(REQUIRED WORK) For the listing below, report all lines that hold the word "study".

--- START ---

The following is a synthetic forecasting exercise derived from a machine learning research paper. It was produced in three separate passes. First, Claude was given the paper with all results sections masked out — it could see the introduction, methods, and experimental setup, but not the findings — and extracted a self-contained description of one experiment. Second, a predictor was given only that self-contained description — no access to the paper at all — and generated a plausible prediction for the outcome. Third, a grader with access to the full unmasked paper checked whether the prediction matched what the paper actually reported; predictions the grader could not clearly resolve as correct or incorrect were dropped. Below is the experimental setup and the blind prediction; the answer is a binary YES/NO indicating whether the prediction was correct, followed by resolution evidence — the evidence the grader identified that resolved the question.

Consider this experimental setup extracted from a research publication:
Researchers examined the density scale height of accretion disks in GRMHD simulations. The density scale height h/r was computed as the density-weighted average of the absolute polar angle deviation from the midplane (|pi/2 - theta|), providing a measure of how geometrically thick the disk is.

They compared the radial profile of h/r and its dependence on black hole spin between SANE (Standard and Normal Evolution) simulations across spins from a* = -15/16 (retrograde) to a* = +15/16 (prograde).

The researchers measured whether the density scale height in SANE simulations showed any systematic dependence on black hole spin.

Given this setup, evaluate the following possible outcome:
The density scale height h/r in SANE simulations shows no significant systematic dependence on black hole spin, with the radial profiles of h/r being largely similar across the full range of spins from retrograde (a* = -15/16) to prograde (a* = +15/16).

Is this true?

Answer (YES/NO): NO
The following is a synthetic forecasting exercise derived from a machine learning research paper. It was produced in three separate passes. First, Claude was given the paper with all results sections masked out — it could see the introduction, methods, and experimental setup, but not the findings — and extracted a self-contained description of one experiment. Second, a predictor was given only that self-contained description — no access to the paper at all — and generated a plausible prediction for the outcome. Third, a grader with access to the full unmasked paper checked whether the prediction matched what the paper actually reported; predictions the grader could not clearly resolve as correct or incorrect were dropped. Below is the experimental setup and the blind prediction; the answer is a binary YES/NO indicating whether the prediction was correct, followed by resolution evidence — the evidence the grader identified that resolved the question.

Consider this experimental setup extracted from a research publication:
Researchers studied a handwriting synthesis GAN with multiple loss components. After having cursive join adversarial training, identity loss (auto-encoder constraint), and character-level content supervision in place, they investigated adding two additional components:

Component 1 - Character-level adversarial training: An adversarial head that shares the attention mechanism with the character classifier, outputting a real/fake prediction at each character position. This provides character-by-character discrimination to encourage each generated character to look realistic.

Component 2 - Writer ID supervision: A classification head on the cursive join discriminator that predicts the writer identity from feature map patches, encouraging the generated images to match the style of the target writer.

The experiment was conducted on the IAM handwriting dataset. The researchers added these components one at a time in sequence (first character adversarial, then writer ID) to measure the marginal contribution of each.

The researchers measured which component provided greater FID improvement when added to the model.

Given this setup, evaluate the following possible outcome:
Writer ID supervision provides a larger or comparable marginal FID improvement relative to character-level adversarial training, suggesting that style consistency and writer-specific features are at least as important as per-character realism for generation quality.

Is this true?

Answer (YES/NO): YES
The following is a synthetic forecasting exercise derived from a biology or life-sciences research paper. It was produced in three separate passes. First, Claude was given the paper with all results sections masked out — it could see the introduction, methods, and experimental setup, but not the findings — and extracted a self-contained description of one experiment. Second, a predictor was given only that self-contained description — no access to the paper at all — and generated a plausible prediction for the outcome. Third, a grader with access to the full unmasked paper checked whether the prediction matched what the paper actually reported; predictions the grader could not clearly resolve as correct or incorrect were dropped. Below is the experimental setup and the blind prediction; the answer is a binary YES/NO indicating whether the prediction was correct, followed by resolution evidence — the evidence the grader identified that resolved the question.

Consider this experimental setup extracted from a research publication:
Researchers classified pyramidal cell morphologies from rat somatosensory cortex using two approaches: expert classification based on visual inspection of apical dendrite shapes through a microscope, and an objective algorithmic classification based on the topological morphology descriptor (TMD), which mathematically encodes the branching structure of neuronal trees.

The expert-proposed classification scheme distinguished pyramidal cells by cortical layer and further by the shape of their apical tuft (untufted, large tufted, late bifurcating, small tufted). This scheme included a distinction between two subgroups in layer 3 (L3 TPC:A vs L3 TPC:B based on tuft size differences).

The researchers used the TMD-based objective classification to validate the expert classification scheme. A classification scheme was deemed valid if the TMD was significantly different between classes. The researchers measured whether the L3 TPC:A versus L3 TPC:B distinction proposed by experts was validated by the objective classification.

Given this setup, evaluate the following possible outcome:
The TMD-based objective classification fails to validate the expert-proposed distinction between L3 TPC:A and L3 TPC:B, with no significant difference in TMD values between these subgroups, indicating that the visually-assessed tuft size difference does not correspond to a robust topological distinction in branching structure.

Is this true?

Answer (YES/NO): YES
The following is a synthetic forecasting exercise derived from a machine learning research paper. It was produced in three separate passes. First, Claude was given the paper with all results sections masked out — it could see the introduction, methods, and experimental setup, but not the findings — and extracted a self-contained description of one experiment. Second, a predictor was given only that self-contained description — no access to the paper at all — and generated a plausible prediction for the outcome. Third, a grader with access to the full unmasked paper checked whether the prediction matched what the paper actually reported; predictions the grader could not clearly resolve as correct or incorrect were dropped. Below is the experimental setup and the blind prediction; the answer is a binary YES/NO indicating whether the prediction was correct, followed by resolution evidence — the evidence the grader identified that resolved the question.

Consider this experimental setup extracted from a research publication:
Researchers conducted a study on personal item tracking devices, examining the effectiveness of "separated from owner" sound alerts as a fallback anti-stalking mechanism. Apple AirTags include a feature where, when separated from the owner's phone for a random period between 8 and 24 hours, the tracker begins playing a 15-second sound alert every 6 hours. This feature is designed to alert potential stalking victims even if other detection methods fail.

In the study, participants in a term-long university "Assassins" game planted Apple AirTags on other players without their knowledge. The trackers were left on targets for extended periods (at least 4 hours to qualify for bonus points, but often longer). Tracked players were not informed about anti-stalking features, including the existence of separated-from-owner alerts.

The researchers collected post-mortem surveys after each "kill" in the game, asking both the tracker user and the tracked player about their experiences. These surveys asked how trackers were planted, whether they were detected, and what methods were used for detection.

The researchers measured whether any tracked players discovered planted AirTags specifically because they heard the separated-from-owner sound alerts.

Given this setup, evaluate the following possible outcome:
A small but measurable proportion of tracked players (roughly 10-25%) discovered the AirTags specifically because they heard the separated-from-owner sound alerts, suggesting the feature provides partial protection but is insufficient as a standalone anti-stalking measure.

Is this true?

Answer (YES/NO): NO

--- END ---

(OUTPUT OF THE TASK)
Researchers conducted a study on personal item tracking devices, examining the effectiveness of "separated from owner" sound alerts as a fallback anti-stalking mechanism. Apple AirTags include a feature where, when separated from the owner's phone for a random period between 8 and 24 hours, the tracker begins playing a 15-second sound alert every 6 hours. This feature is designed to alert potential stalking victims even if other detection methods fail.
In the study, participants in a term-long university "Assassins" game planted Apple AirTags on other players without their knowledge. The trackers were left on targets for extended periods (at least 4 hours to qualify for bonus points, but often longer). Tracked players were not informed about anti-stalking features, including the existence of separated-from-owner alerts.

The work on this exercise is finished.